Work instructions: Rewrite the text of all the material with "Pillow" swapped for "Cushion" and nothing else changed. Leave the pictures out of your answer.

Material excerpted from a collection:
:::::

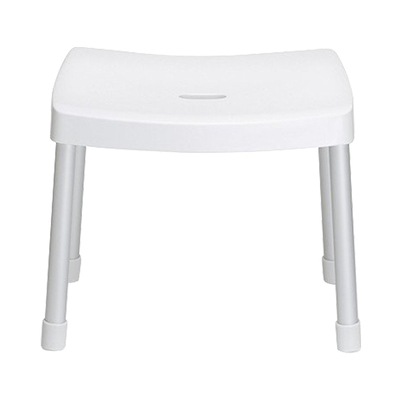 霜山浴室防滑洗澡凳子弧形宽面
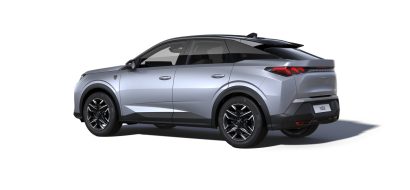 Peugeot 3008 – automobilių nuoma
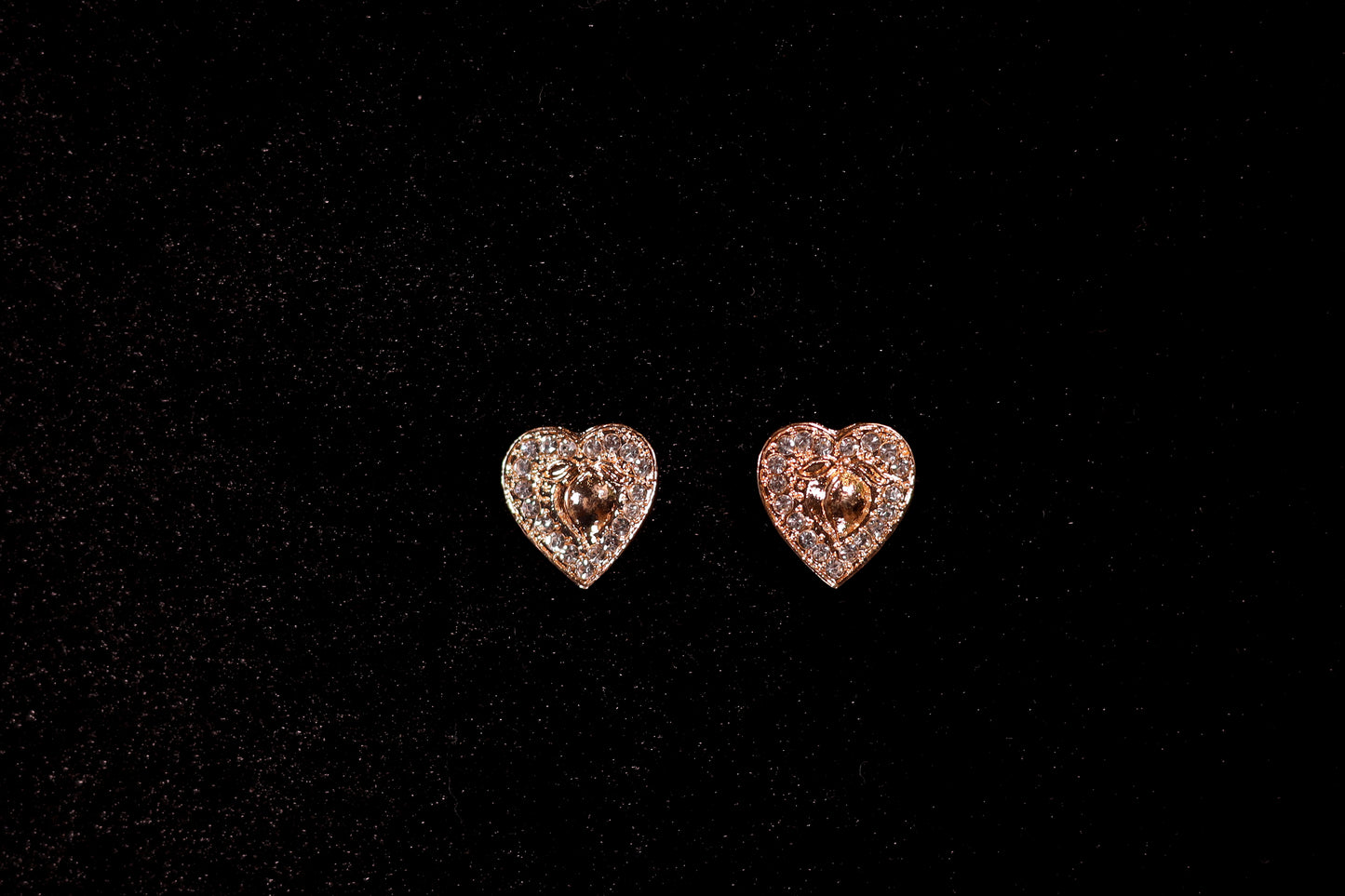 Heart Ear Tops
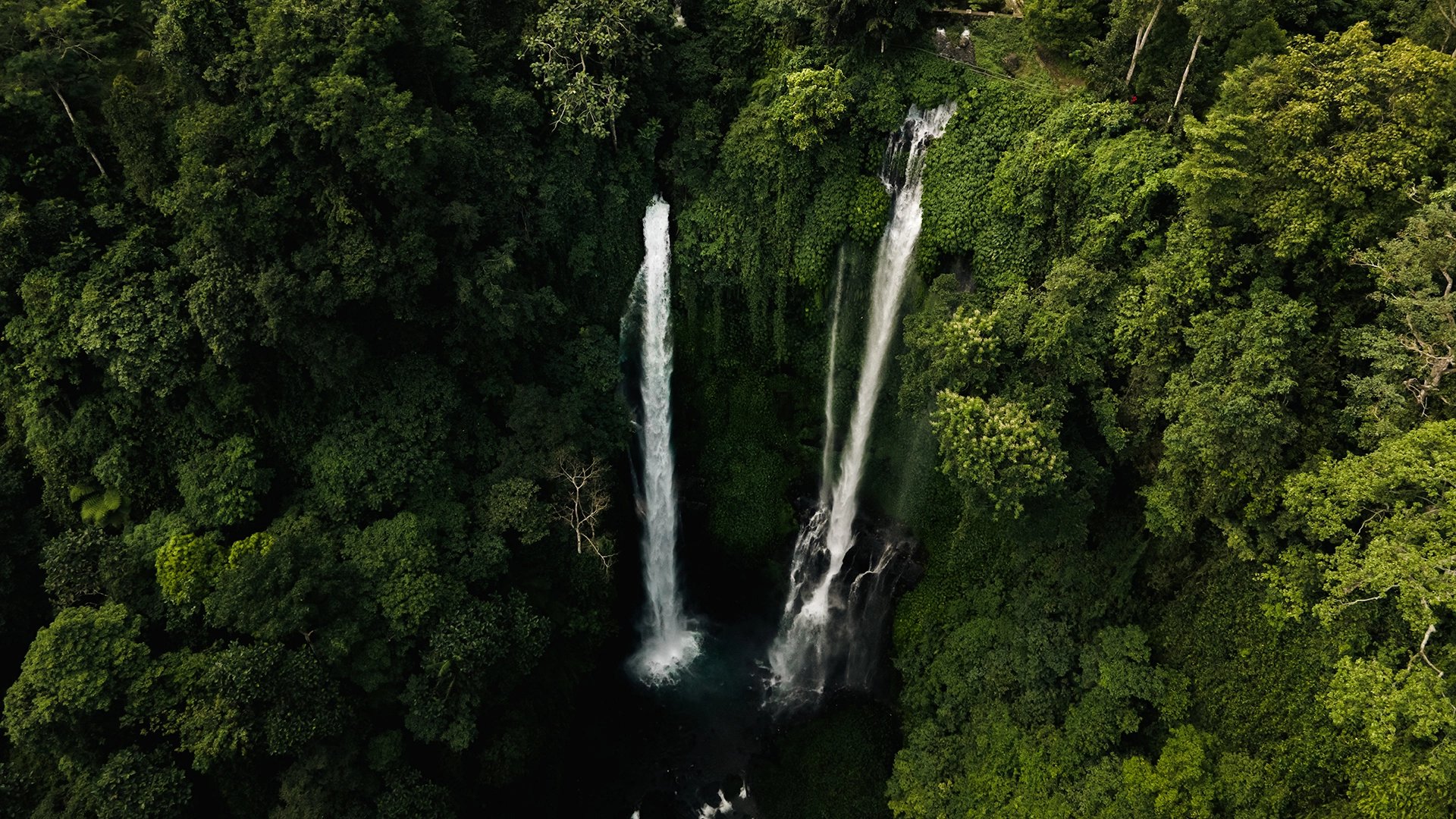 Sekumpul Waterfall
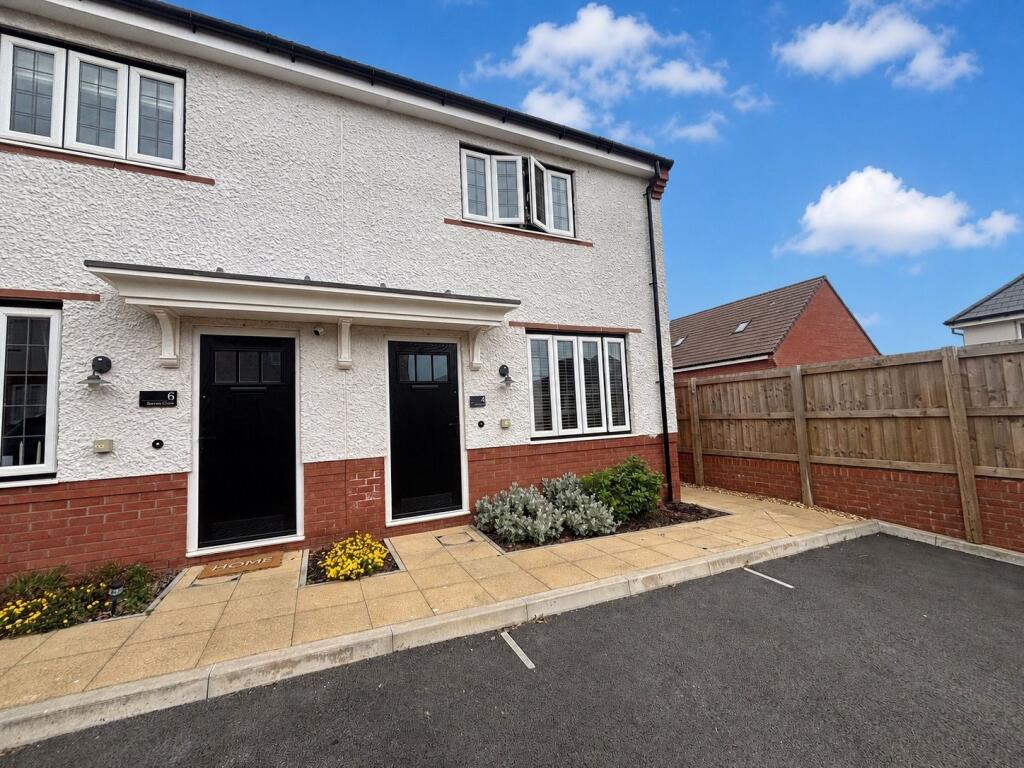 Main image of property: Barns Close, Westclyst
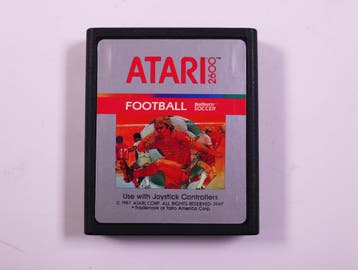 Atari 2600 - RealSports Soccer, Ophalen of Verzenden, Nieuw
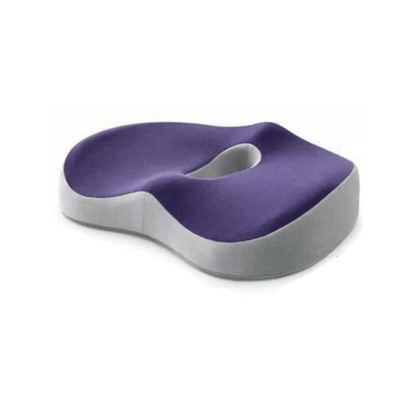 Compact Lumbar Support Pillow for Chair and Seat – view 2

:::::

Answer for the task:
 霜山浴室防滑洗澡凳子弧形宽面
 Peugeot 3008 – automobilių nuoma
 Heart Ear Tops
 Sekumpul Waterfall
 Main image of property: Barns Close, Westclyst
 Atari 2600 - RealSports Soccer, Ophalen of Verzenden, Nieuw
 Compact Lumbar Support Cushion for Chair and Seat – view 2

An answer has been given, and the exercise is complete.